Publication at Faculty of Arts |
2016

Abstract

How can the transformation of a collective, supra-individual social unit such as the nation state influence the identity of an ethnic minority group? This is an articulation between the two 'groups' or communities, both socially constructed and temporally and spatially resourced, which overlap on the identity scale. By studying the specific processes of the normative transformation of a nation state that project onto a specific 'ethnic group', we can discuss the relevance of the anchoring in identity in space and its traditional national dimension.

The attempt of this paper is to present the period of 'Velvet Revolution' and its influence on the ethnic minority of Vietnamese citizens residing in the territory of the Czech Republic (and the former Czechoslovak Socialist Republic). Secondly, I wish to identify certain exogenous factors (political and social normative framework of the majoritarian society) and endogenous factors (the change in the internal structure of Vietnamese diaspora), which influenced their self-identification and sense of belonging to certain social unity, while placing this problematic in the historical and geopolitical context of a nation-state under transformation.

During the time of real socialism members of a nation state within the 'Eastern Bloc' were not only bound by nationality, citizenship and subjected to a sovereign power, but they also belonged to an international solidarity group. Vietnamese immigrants residing in former Czechoslovakia are regarded as transnational par excellence.

They were not considered by the Czechoslovak government as to be members of the national minority group, and while being isolated from the majority society they developed complex ties with Vietnam as well as later on, with the fall of Berlin wall, their social networks spread to Western Europe.

> _DATA ROWS_
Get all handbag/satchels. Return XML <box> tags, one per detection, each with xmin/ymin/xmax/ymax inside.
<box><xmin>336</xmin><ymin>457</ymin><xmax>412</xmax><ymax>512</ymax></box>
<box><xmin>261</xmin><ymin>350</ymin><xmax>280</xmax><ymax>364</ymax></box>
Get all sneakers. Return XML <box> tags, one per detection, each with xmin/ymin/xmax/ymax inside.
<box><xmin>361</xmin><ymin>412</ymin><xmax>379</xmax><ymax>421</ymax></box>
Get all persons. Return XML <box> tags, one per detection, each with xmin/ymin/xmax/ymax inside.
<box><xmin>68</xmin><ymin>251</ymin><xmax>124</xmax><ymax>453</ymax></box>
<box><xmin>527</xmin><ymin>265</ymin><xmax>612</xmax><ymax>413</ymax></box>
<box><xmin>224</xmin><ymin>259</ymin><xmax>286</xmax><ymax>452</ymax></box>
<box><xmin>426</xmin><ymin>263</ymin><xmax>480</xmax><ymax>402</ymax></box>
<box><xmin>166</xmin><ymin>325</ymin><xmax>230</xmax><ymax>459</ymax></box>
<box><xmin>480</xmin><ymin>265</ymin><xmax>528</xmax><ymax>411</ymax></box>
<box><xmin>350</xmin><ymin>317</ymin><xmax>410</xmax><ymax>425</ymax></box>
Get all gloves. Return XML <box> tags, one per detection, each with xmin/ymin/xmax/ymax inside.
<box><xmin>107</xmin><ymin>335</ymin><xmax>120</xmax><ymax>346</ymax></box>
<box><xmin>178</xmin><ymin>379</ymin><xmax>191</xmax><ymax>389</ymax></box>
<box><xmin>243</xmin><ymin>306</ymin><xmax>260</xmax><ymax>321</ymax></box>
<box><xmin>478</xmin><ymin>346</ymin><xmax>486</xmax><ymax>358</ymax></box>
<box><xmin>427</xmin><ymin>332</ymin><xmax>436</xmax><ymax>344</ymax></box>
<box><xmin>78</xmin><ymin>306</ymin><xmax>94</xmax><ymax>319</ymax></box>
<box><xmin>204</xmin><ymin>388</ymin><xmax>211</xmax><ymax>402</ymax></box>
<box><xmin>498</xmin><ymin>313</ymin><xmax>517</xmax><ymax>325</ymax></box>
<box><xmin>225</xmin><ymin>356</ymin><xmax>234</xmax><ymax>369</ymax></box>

> _EXERCISE INSTRUCTIONS_
Extract from the abstract on the Vietnamese minority in the Czech Republic the passage running from "They were not" up to and including "to Western Europe.".

> _RESPONSE TO THE TASK_
They were not considered by the Czechoslovak government as to be members of the national minority group, and while being isolated from the majority society they developed complex ties with Vietnam as well as later on, with the fall of Berlin wall, their social networks spread to Western Europe.